Paradoja del incentivo: por qué recompensar a tus empleados puede no ser tan bueno

Las recompensas siempre han estado en nuestras vidas. Si nos portabamos bien tras una visita al doctor, nos regalaban un dulce. Si terminamos nuestra tarea, nos dejaban ver la televisión. 

Se pensaría que es una buena estrategia para motivar a la gente a llevar a cabo una acción. Tan así, que muchas empresas aplican los incentivos para aumentar las ganas y productividad de sus empleados.

¿Realmente es el caso? ¿Las recompensas benefician o perjudican en el ámbito laboral? Mariana Figueroa, psicóloga de la Ciudad de México, explica qué consideraciones debes tomar en cuenta al incentivar a tus colaboradores. 

Cómo nació la teoría de la paradoja del incentivo

En 1953, en la Universidad de Stanford, se realizó un experimento sobre qué tanto y cómo impactan las recompensas en la motivación de los niños. 

Los investigadores se dirigieron a un jardín de niños, eligieron a infantes de entre tres a cinco años que les gustara dibujar de manera natural y los dividieron en tres grupos: 

  • Grupo con recompensa esperaba. Al primer grupo, se les dijo que por cada dibujo que realizaran, se les daría un reconocimiento. 
  • Grupo sin recompensa. Al segundo, se les indico que tendrían una hora libre, donde podrían hacer la actividad que quisieran.
  • Grupo de recompensa no esperada. Al tercero, también se les indico que podrían realizar lo que quisieran; sin embargo, al final les otorgaban un reconocimiento de manera sorpresiva por dibujar. 

Días después, los investigadores regresaron a las aulas y notaron que unos grupos habían dibujado más que otros. Es decir, antes del experimento, los niños dibujaban al mismo nivel; después, un grupo redujo su actividad. 

El grupo al que ofrecieron recompensa dibujó menos. Al contrario, a los que no ofrecieron nada y a los que sorprendían con una recompensa, continuaron dibujando en misma cantidad. 

Más allá del número, los investigadores notaron que los dibujos del primer grupo se mostraban con menos ganas o detalles que los grupos restantes. 

Qué es la paradoja del incentivo 

Antes de la llegada de los investigadores, los participantes del experimento dibujaban al mismo nivel. Después, los niños buscaban la recompensa y si no la veían inmediatamente, preferían hacer otra cosa. 

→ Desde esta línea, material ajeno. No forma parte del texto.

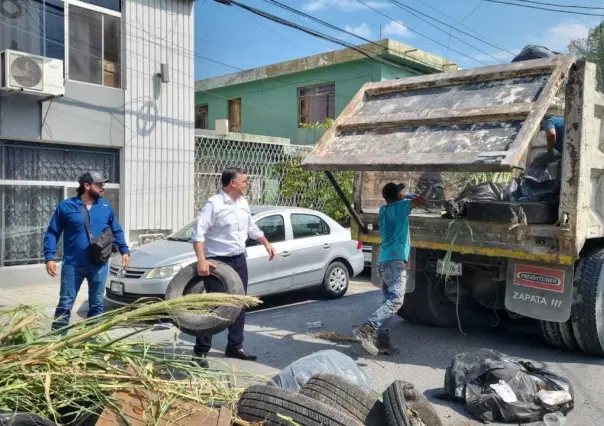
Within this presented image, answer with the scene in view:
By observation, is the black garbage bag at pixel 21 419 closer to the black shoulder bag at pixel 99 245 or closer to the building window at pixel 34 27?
the black shoulder bag at pixel 99 245

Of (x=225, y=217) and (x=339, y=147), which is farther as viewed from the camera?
(x=339, y=147)

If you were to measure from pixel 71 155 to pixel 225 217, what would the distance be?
6258 mm

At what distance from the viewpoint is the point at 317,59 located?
1889cm

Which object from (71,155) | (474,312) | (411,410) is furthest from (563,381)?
(71,155)

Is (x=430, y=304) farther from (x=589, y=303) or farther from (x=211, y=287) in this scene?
(x=211, y=287)

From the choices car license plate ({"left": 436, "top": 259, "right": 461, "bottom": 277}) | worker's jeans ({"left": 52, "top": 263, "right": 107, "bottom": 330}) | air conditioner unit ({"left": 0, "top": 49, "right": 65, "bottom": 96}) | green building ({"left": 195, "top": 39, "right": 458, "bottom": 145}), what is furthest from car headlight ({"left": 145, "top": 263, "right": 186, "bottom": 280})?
green building ({"left": 195, "top": 39, "right": 458, "bottom": 145})

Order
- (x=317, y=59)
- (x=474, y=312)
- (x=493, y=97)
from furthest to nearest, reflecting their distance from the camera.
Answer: (x=317, y=59), (x=474, y=312), (x=493, y=97)

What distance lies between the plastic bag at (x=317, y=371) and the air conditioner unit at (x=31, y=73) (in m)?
7.38

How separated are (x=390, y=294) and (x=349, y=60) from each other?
45.6 feet

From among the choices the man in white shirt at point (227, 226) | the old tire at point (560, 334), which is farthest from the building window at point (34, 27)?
the old tire at point (560, 334)

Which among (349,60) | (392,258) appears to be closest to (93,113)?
(392,258)

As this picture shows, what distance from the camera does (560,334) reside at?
17.6 feet

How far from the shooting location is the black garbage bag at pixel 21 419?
86.7 inches

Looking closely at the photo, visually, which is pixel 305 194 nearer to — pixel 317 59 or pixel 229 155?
pixel 229 155
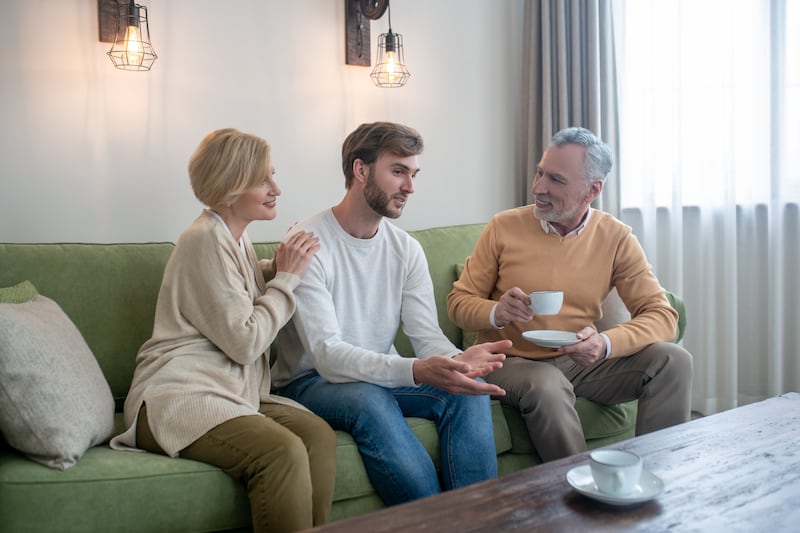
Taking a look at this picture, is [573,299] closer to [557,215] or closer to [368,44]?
[557,215]

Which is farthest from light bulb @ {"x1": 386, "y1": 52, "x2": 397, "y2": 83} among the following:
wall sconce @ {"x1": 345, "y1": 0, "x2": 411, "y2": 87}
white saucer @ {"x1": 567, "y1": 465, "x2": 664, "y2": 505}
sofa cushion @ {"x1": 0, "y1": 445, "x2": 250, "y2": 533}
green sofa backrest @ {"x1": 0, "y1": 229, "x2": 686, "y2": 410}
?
white saucer @ {"x1": 567, "y1": 465, "x2": 664, "y2": 505}

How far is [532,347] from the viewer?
248 cm

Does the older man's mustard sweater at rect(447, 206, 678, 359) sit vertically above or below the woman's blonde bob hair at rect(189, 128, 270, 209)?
below

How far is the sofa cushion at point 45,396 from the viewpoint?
1.70m

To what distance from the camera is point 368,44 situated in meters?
3.22

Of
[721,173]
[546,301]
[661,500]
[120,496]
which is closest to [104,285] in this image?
[120,496]

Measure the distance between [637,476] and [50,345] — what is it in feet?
4.24

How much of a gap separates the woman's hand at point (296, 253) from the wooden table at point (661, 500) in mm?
902

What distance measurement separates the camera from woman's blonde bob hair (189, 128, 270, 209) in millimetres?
2078

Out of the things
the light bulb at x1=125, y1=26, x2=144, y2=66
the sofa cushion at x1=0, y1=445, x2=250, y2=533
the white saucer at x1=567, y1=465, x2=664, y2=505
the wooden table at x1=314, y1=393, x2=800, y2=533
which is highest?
the light bulb at x1=125, y1=26, x2=144, y2=66

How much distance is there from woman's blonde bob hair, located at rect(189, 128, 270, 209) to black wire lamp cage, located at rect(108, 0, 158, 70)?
0.66 metres

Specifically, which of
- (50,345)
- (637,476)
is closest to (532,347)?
(637,476)

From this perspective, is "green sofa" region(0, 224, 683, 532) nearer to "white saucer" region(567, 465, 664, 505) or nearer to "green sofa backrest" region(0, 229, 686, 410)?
"green sofa backrest" region(0, 229, 686, 410)

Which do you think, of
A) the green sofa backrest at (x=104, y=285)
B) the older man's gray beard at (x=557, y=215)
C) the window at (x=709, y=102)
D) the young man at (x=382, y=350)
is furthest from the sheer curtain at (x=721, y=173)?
the green sofa backrest at (x=104, y=285)
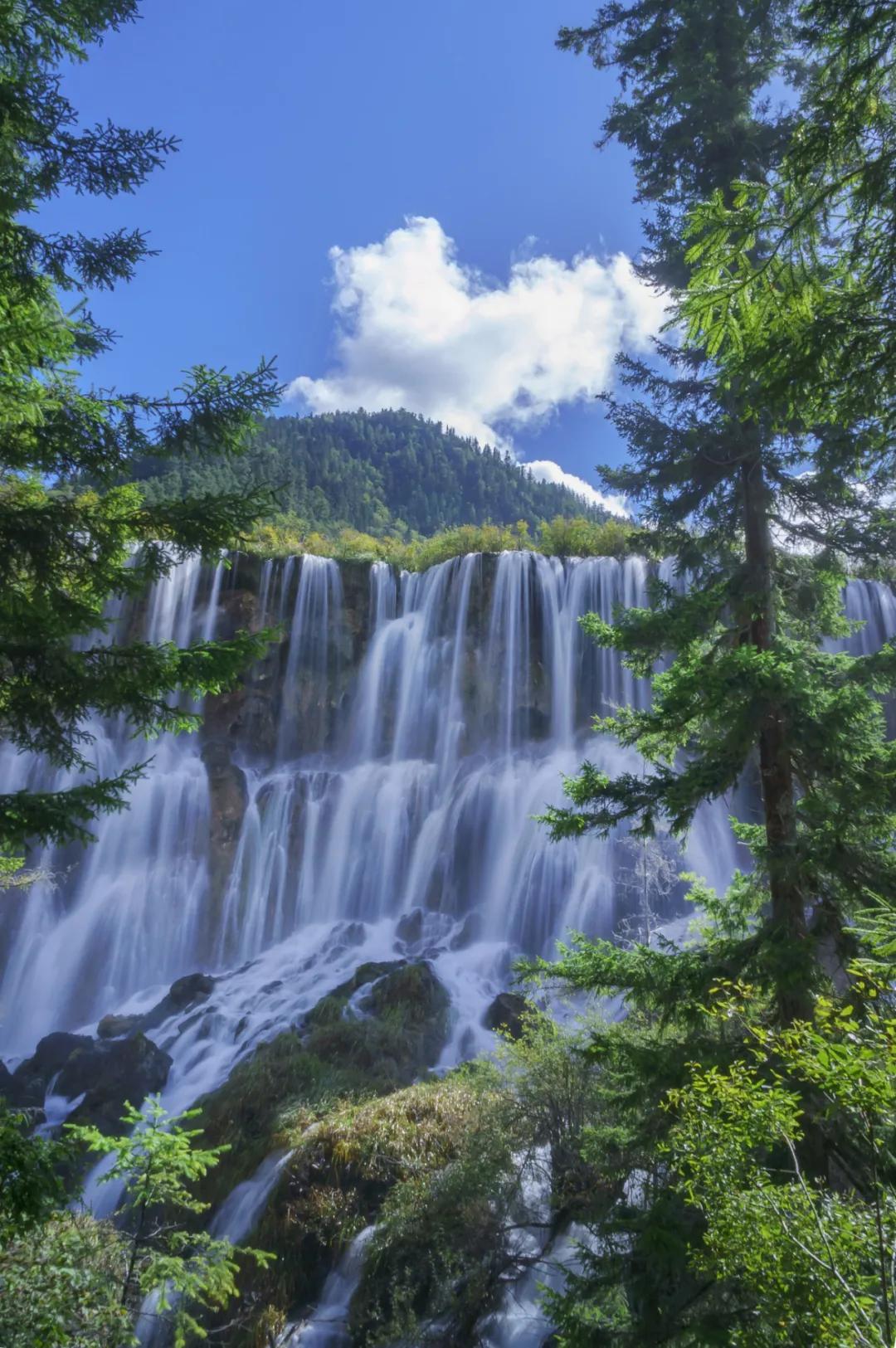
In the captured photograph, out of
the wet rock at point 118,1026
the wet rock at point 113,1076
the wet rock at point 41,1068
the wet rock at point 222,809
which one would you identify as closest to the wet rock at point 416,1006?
the wet rock at point 113,1076

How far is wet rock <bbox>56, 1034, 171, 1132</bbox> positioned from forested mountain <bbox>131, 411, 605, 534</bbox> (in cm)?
5831

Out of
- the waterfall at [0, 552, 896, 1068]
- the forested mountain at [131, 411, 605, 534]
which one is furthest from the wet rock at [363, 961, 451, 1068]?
the forested mountain at [131, 411, 605, 534]

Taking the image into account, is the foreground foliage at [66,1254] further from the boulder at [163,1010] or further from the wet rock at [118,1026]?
the wet rock at [118,1026]

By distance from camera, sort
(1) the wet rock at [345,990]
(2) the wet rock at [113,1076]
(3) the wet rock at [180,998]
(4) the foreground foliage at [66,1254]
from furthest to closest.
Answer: (3) the wet rock at [180,998] → (1) the wet rock at [345,990] → (2) the wet rock at [113,1076] → (4) the foreground foliage at [66,1254]

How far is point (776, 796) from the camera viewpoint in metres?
6.25

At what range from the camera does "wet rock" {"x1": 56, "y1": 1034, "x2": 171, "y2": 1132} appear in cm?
1456

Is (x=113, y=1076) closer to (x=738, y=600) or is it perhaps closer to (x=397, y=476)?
(x=738, y=600)

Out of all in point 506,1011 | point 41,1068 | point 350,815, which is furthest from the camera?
point 350,815

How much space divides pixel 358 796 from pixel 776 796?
67.2 feet

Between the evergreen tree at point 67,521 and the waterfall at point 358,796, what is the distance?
1405 cm

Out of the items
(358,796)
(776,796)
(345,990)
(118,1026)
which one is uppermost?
(358,796)

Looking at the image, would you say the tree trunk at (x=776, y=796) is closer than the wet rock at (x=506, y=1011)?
Yes

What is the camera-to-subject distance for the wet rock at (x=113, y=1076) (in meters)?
14.6

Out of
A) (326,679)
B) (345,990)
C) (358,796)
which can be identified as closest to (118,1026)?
(345,990)
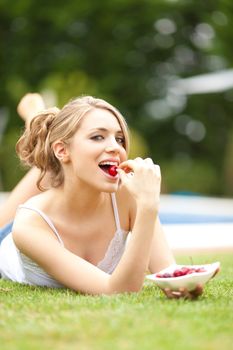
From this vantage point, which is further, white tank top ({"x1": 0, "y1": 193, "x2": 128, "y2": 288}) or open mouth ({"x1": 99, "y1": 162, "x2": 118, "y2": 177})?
white tank top ({"x1": 0, "y1": 193, "x2": 128, "y2": 288})

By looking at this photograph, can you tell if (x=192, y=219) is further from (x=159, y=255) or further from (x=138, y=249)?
(x=138, y=249)

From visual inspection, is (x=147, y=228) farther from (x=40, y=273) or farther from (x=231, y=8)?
(x=231, y=8)

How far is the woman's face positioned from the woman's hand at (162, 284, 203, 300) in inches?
29.1

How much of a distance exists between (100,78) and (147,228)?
24.2 m

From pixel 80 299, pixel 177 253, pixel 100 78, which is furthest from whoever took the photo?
pixel 100 78

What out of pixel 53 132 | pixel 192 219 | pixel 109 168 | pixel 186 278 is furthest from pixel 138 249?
pixel 192 219

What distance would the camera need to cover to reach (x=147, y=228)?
13.1ft

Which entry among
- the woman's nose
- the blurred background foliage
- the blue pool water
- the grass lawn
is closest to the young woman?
the woman's nose

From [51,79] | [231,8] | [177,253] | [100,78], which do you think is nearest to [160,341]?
[177,253]

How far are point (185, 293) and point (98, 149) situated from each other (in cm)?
99

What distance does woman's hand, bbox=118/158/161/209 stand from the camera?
4.00 m

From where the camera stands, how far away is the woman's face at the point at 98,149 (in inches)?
168

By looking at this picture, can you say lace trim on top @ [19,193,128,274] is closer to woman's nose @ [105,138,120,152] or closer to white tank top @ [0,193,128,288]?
white tank top @ [0,193,128,288]

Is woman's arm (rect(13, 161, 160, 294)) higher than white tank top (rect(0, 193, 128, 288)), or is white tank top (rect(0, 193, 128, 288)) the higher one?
woman's arm (rect(13, 161, 160, 294))
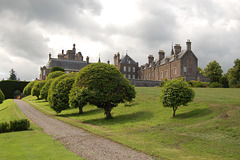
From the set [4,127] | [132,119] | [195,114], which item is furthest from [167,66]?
[4,127]

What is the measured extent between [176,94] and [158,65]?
52090mm

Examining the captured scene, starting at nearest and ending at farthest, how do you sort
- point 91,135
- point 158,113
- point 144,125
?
point 91,135 < point 144,125 < point 158,113

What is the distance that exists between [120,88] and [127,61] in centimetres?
5679

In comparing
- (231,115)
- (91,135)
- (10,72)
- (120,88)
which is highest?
(10,72)

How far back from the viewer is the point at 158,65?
6881 centimetres

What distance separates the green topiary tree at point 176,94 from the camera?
17422mm

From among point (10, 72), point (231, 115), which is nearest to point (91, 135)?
point (231, 115)

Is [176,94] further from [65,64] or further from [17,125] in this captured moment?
[65,64]

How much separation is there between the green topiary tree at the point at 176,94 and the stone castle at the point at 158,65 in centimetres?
3545

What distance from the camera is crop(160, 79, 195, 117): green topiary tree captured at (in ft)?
57.2

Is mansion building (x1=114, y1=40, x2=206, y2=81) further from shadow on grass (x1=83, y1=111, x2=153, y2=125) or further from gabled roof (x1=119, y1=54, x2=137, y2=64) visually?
shadow on grass (x1=83, y1=111, x2=153, y2=125)

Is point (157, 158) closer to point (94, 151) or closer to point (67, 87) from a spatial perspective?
point (94, 151)

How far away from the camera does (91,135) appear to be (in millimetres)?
14016

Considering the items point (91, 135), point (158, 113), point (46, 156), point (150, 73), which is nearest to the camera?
point (46, 156)
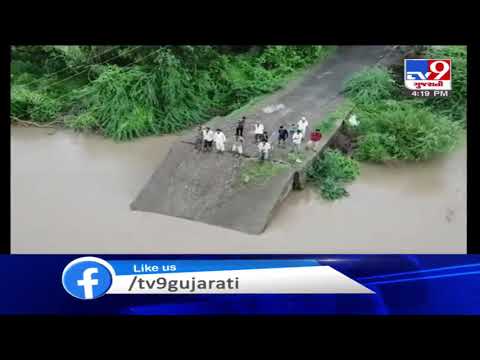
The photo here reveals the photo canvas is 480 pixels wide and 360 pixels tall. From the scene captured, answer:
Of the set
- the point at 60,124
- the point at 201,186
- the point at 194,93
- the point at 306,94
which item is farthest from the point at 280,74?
the point at 60,124

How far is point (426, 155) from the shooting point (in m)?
8.46

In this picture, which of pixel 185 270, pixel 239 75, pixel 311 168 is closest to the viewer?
pixel 185 270

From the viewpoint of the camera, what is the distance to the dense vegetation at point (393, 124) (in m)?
8.20

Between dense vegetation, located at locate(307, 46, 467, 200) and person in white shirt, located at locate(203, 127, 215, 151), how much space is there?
4.08ft

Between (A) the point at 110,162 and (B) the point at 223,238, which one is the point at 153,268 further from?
(A) the point at 110,162

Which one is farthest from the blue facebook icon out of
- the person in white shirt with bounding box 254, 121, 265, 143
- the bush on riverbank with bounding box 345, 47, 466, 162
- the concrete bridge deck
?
the bush on riverbank with bounding box 345, 47, 466, 162

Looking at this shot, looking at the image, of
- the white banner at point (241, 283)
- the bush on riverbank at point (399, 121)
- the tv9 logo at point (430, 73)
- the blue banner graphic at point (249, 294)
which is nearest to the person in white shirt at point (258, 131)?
the bush on riverbank at point (399, 121)

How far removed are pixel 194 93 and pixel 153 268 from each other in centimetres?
253

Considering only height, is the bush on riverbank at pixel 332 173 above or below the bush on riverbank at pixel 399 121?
below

De eso se trata la paradoja del incentivo. Suena lógico que premiar a una persona por realizar una actividad es siempre la mejor opción para mantenerla motivada. La paradoja es que no siempre es así. 

Al centrar la actividad en una recompensa, al hacer que las personas busquen hacerla sólo para obtener algo a cambio, se pierde la motivación intrínseca. Es decir, esa motivación que  nos impulsa a hacer cosas por el simple gusto de hacerlas. Aquella donde la ejecución per se de la tarea es la recompensa.

Al poner a la recompensa como el centro, se vuelve una motivación extrínseca, donde el individuo se mueve ante incentivos como dinero, recompensas, castigos o presiones externas. 

Entonces: ¿Recompensar o no recompensar? 

Como se vio en el experimento, las recompensas pueden tener un efecto contradictorio. En vez de aumentar, pueden reducir la motivación. 

¿No debo hacerlo? ¿Es malo? ¿Entonces qué hago como emprendedor para motivar a mis empleados? 

No hay blancos ni negros. No significa que debas desaparecer totalmente las recompensas de tu dinámica de trabajo. Si no, que debes considerar estas cuestiones: 

  • Evita centrar tu mensaje únicamente en las recompensas, privilegios sociales, dinero o reconocimientos. De esta forma solo incentivarás un pensamiento de condicionamiento “Hago esto porque obtendré algo”, en vez de un pensamiento de gusto y placer “Hago esto porque me gusta y me apasiona”. 
  • Toma en cuenta que existen también las recompensas efectivas. El reto, la curiosidad, las causas sociales, el saber adaptar el trabajo a sus motivaciones personales son una forma de promover la motivación intrínseca.
  • Puedes aplicar la recompensa espontánea. Como en el experimento, puedes seguir premiando a tus empleados después de la actividad establecida.  
  • O bien, puedes aplicar las recompensas para cuando la actividad no nazca de manera natural aún en el grupo. Por ejemplo, si es la primera vez que harán un voluntariado corporativo, puedes dar el día libre si es que asisten al voluntariado. De esa manera, probarán la actividad y tendrán armas para motivarse por ellos mismos.